- **Prompt**
Number of lines with the string "escape" in the entries below: report it, and nothing besides.

- **Material provided**
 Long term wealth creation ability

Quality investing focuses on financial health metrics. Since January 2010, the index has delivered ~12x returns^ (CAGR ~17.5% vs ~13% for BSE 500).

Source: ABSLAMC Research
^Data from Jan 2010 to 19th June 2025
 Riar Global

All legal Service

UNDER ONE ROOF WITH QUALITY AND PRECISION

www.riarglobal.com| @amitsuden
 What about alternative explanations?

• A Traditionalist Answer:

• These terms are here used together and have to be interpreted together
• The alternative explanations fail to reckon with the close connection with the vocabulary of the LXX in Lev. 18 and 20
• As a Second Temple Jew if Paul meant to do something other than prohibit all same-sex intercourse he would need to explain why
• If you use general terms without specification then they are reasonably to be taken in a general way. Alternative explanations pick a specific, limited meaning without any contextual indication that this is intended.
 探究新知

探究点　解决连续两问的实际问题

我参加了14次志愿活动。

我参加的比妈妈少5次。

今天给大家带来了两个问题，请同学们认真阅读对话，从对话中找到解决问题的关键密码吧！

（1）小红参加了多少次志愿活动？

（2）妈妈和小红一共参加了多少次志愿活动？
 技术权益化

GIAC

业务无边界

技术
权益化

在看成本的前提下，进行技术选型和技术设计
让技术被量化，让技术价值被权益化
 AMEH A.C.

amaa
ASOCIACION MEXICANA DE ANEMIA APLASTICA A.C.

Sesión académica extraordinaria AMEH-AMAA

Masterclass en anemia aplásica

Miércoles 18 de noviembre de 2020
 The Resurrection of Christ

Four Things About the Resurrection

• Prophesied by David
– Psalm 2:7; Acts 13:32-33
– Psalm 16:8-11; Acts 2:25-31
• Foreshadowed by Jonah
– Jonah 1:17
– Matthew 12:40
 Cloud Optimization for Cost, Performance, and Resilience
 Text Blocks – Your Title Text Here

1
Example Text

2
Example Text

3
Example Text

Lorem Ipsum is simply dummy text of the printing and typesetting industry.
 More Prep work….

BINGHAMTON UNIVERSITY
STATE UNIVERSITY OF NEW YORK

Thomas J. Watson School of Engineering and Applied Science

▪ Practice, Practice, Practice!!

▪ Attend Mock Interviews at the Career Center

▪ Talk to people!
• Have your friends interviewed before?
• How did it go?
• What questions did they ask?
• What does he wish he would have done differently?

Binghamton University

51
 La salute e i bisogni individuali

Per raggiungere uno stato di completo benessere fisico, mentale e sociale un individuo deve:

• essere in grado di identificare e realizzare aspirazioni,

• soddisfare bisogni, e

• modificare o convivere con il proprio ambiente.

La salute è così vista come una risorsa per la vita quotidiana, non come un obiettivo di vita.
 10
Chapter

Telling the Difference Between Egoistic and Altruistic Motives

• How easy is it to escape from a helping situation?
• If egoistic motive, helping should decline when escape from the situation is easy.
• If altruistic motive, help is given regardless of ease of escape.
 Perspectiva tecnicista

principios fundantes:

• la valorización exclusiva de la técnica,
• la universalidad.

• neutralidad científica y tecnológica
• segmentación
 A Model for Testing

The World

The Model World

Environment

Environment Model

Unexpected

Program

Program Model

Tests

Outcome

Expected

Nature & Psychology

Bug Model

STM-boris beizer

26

- **Written answer**
3